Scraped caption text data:
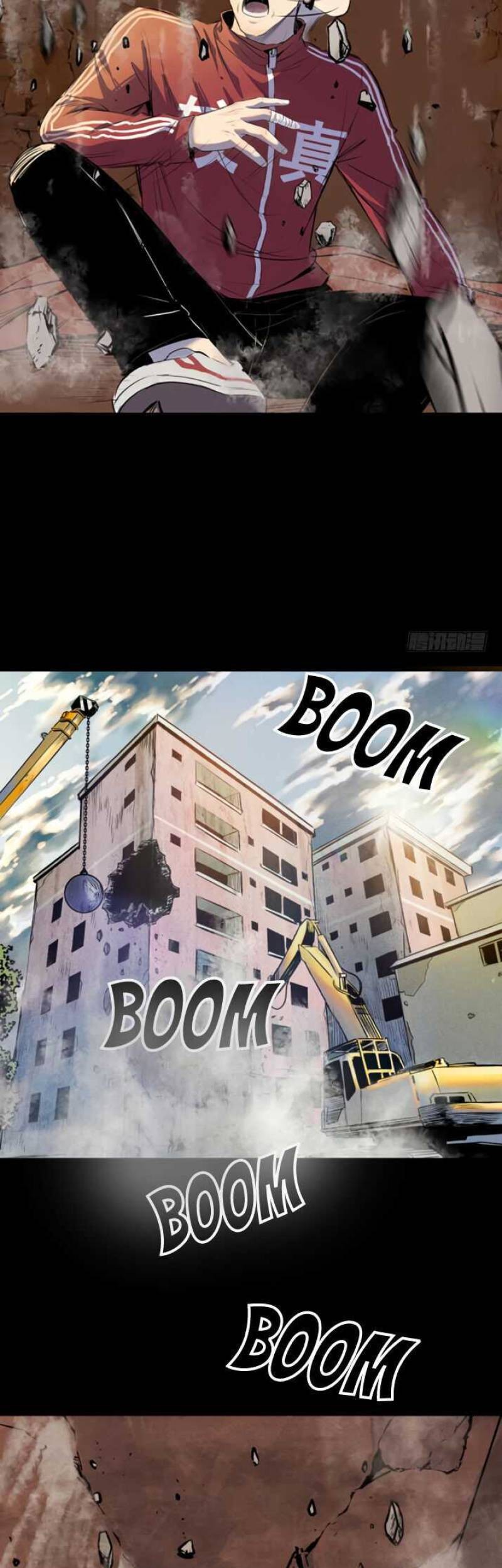 Crime-Digging Brother Chapter 20 - halaman 32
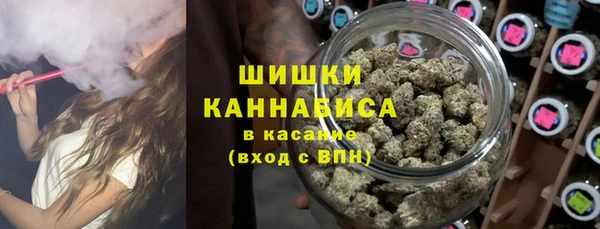 меф VHQ Вяземский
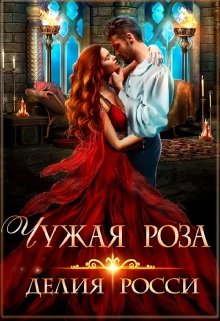 «Чужая роза» книга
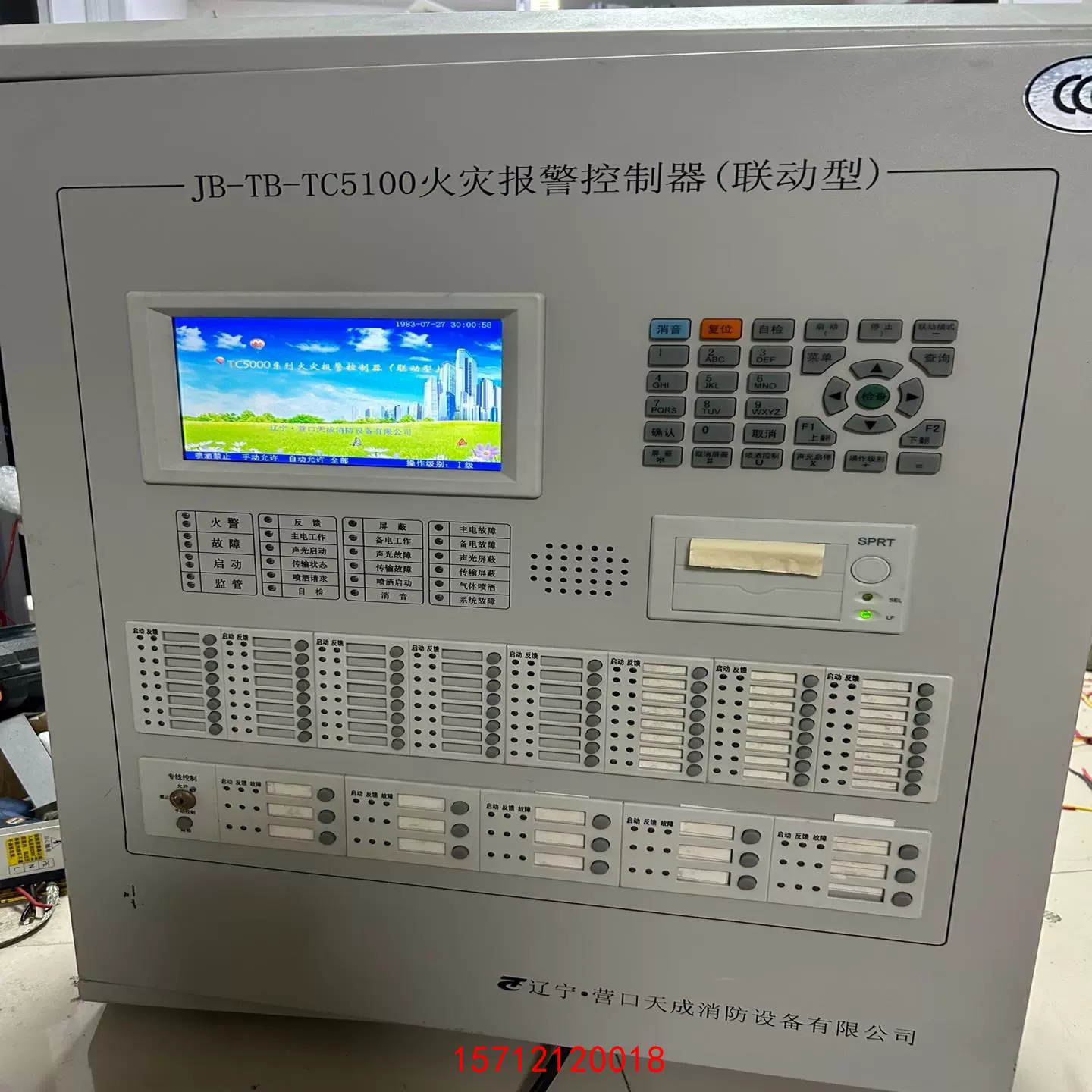 tc客户端服务端tl登录器服务端客户端生成器-第2张图片-太平洋在线下载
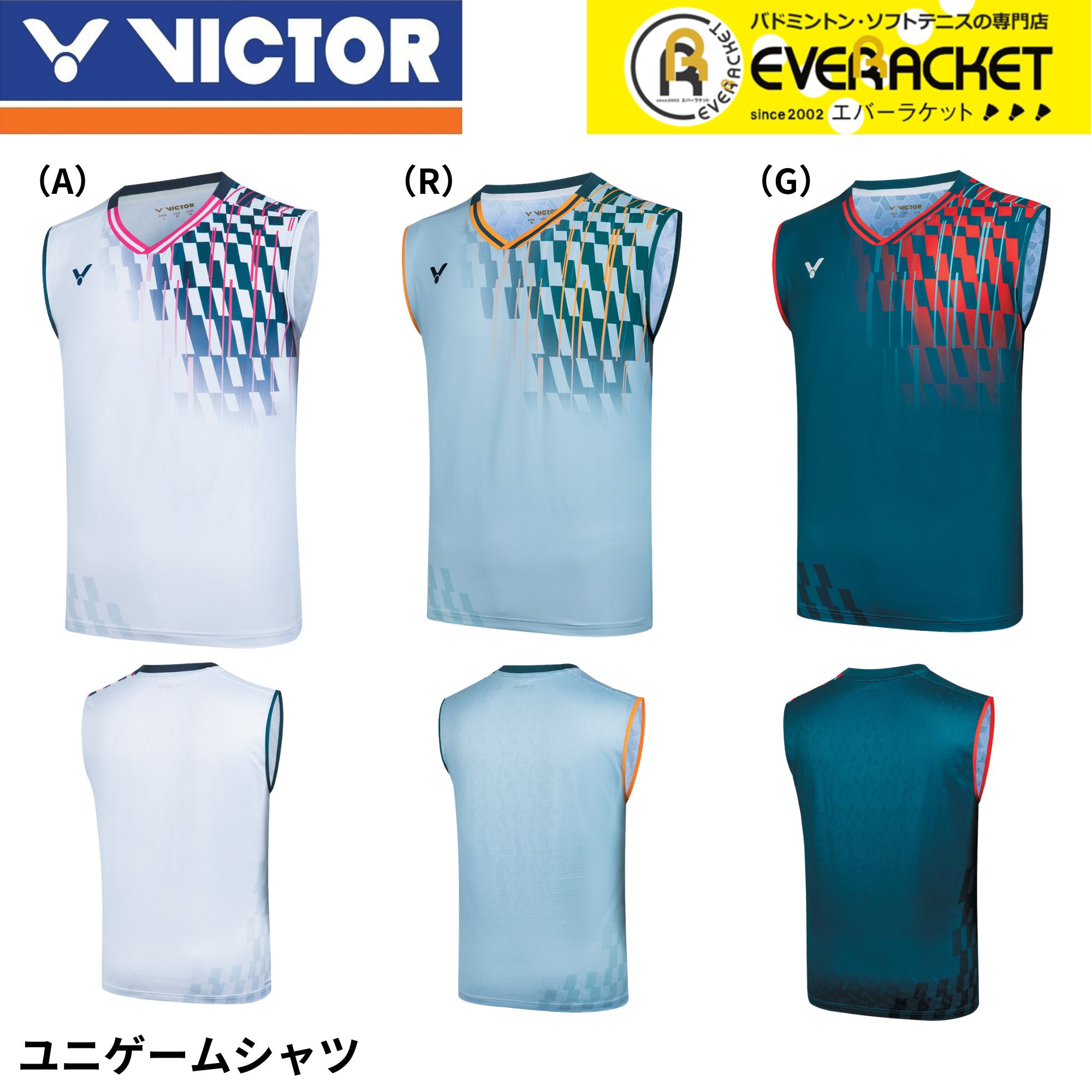 楽天市場】【LINE追加で5%OFFクーポン配布中】ビクター VICTOR ウエア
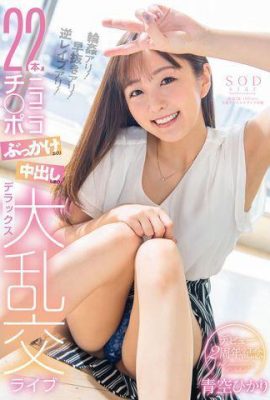 Hikari Aozora ครบรอบ 2 ปีนับตั้งแต่เดบิวต์ (15P)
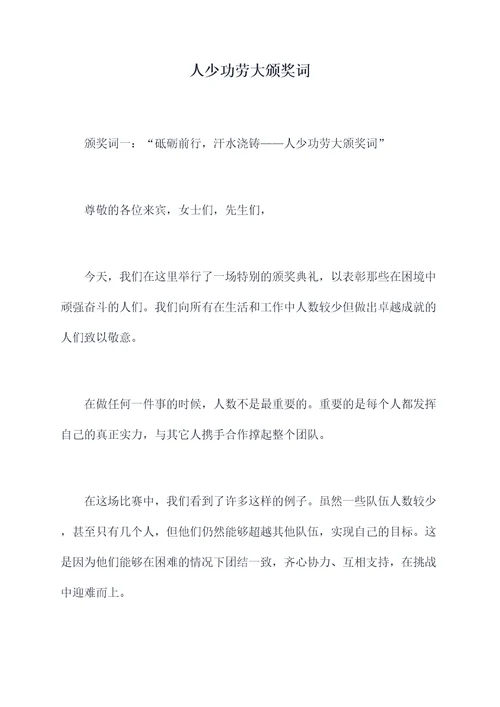人少功劳大颁奖词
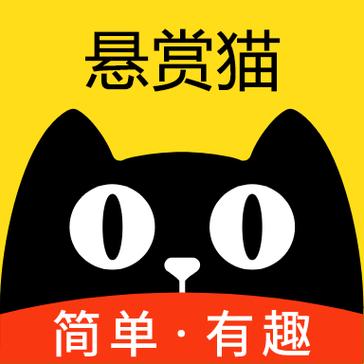 悬赏猫赚钱202缩略图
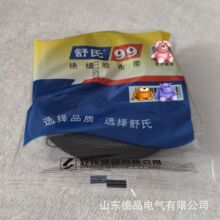 舒氏99黑胶布 电线电缆用阻燃胶带 老式绝缘黑胶布 电工胶布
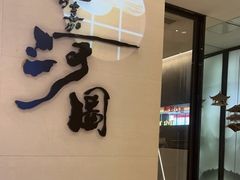 -长嘉·河图火锅(长嘉汇江景旗舰店)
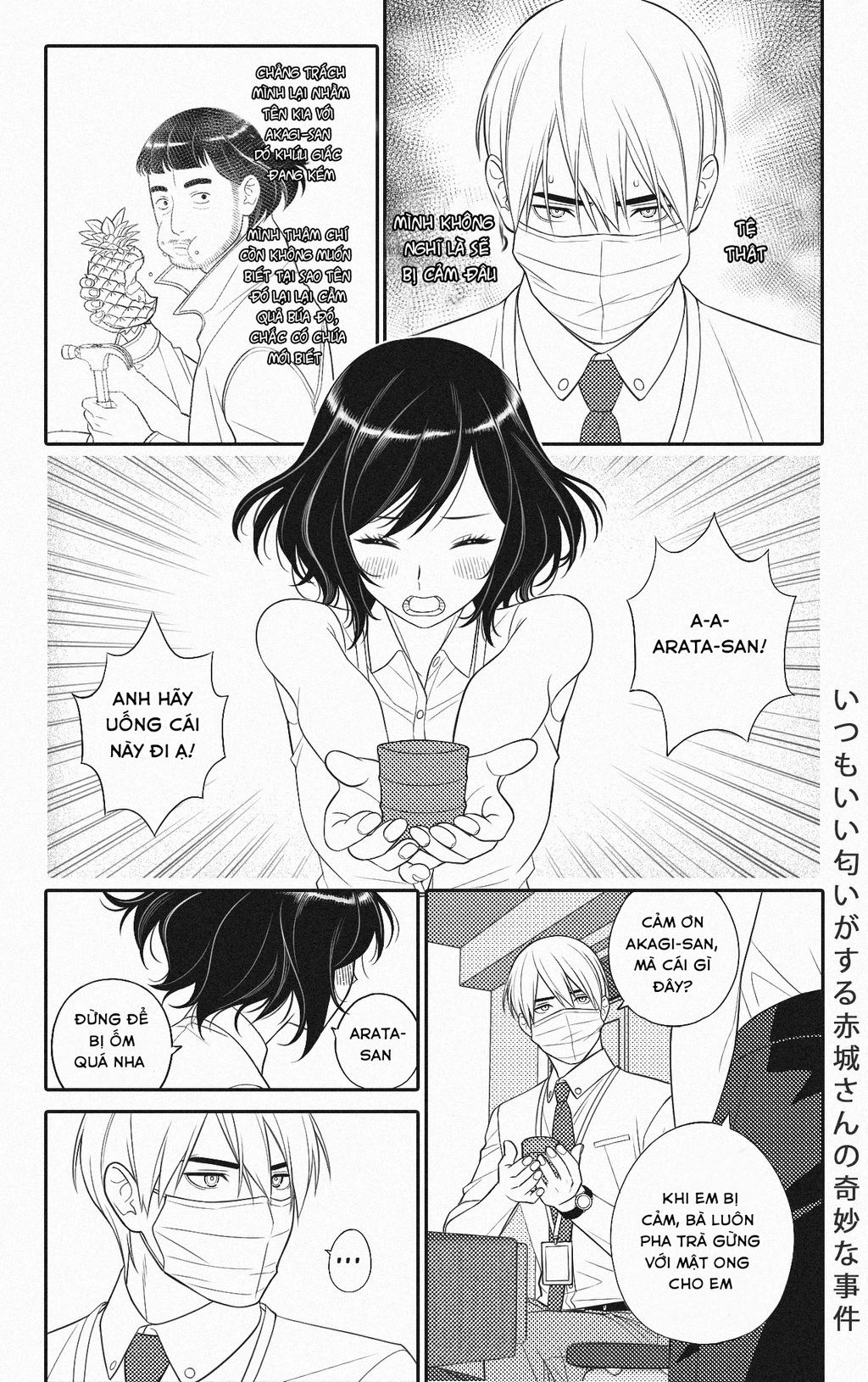 Akagi-san lúc nào cũng có mùi thơm Chapter 5 - Trang 2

_Task to carry out_
Could you write out the records exactly while omitting every picture?

_Output for this task_
 Crime-Digging Brother Chapter 20 - halaman 32
 меф VHQ Вяземский
 «Чужая роза» книга
 tc客户端服务端tl登录器服务端客户端生成器-第2张图片-太平洋在线下载
 楽天市場】【LINE追加で5%OFFクーポン配布中】ビクター VICTOR ウエア
 Hikari Aozora ครบรอบ 2 ปีนับตั้งแต่เดบิวต์ (15P)
人少功劳大颁奖词
 悬赏猫赚钱202缩略图
 舒氏99黑胶布 电线电缆用阻燃胶带 老式绝缘黑胶布 电工胶布
 -长嘉·河图火锅(长嘉汇江景旗舰店)
 Akagi-san lúc nào cũng có mùi thơm Chapter 5 - Trang 2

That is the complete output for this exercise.